### [WORK ITEM]
Starting with the first line and ending with the last, transcribe the data exactly.

[Stored data entries]
---+---

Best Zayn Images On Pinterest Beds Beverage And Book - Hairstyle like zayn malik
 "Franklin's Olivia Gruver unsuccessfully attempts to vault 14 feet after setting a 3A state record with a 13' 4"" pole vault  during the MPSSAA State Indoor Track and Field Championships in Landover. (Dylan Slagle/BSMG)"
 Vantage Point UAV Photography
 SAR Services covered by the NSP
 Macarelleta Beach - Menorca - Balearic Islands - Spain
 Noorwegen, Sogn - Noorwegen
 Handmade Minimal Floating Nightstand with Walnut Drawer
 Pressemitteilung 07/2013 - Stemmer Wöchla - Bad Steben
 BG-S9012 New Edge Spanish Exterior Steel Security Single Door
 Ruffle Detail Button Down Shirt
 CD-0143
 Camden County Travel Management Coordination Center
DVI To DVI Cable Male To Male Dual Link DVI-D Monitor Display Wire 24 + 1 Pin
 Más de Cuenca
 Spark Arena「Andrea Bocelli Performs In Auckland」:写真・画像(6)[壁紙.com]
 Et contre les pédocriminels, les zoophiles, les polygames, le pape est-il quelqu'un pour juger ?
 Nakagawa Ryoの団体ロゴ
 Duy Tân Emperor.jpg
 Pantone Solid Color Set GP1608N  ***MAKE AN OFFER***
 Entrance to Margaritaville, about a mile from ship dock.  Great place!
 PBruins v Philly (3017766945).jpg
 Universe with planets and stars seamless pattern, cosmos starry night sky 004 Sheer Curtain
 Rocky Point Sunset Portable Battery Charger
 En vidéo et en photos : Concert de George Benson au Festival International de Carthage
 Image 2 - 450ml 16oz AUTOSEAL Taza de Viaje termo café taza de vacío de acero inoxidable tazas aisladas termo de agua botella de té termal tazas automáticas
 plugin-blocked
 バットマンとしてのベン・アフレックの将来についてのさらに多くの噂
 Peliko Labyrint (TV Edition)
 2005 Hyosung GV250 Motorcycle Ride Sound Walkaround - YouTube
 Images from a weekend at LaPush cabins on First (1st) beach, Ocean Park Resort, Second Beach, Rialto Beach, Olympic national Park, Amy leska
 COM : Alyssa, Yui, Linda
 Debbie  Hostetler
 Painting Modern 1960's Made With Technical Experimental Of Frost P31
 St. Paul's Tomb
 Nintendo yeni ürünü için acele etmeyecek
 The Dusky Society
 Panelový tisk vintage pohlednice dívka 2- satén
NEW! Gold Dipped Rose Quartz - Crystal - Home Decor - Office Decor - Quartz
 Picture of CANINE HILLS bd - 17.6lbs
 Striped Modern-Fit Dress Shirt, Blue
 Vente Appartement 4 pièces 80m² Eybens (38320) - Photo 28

---+---

### [TASK OUTPUT]
Best Zayn Images On Pinterest Beds Beverage And Book - Hairstyle like zayn malik
 "Franklin's Olivia Gruver unsuccessfully attempts to vault 14 feet after setting a 3A state record with a 13' 4"" pole vault  during the MPSSAA State Indoor Track and Field Championships in Landover. (Dylan Slagle/BSMG)"
 Vantage Point UAV Photography
 SAR Services covered by the NSP
 Macarelleta Beach - Menorca - Balearic Islands - Spain
 Noorwegen, Sogn - Noorwegen
 Handmade Minimal Floating Nightstand with Walnut Drawer
 Pressemitteilung 07/2013 - Stemmer Wöchla - Bad Steben
 BG-S9012 New Edge Spanish Exterior Steel Security Single Door
 Ruffle Detail Button Down Shirt
 CD-0143
 Camden County Travel Management Coordination Center
DVI To DVI Cable Male To Male Dual Link DVI-D Monitor Display Wire 24 + 1 Pin
 Más de Cuenca
 Spark Arena「Andrea Bocelli Performs In Auckland」:写真・画像(6)[壁紙.com]
 Et contre les pédocriminels, les zoophiles, les polygames, le pape est-il quelqu'un pour juger ?
 Nakagawa Ryoの団体ロゴ
 Duy Tân Emperor.jpg
 Pantone Solid Color Set GP1608N  ***MAKE AN OFFER***
 Entrance to Margaritaville, about a mile from ship dock.  Great place!
 PBruins v Philly (3017766945).jpg
 Universe with planets and stars seamless pattern, cosmos starry night sky 004 Sheer Curtain
 Rocky Point Sunset Portable Battery Charger
 En vidéo et en photos : Concert de George Benson au Festival International de Carthage
 Image 2 - 450ml 16oz AUTOSEAL Taza de Viaje termo café taza de vacío de acero inoxidable tazas aisladas termo de agua botella de té termal tazas automáticas
 plugin-blocked
 バットマンとしてのベン・アフレックの将来についてのさらに多くの噂
 Peliko Labyrint (TV Edition)
 2005 Hyosung GV250 Motorcycle Ride Sound Walkaround - YouTube
 Images from a weekend at LaPush cabins on First (1st) beach, Ocean Park Resort, Second Beach, Rialto Beach, Olympic national Park, Amy leska
 COM : Alyssa, Yui, Linda
 Debbie  Hostetler
 Painting Modern 1960's Made With Technical Experimental Of Frost P31
 St. Paul's Tomb
 Nintendo yeni ürünü için acele etmeyecek
 The Dusky Society
 Panelový tisk vintage pohlednice dívka 2- satén
NEW! Gold Dipped Rose Quartz - Crystal - Home Decor - Office Decor - Quartz
 Picture of CANINE HILLS bd - 17.6lbs
 Striped Modern-Fit Dress Shirt, Blue
 Vente Appartement 4 pièces 80m² Eybens (38320) - Photo 28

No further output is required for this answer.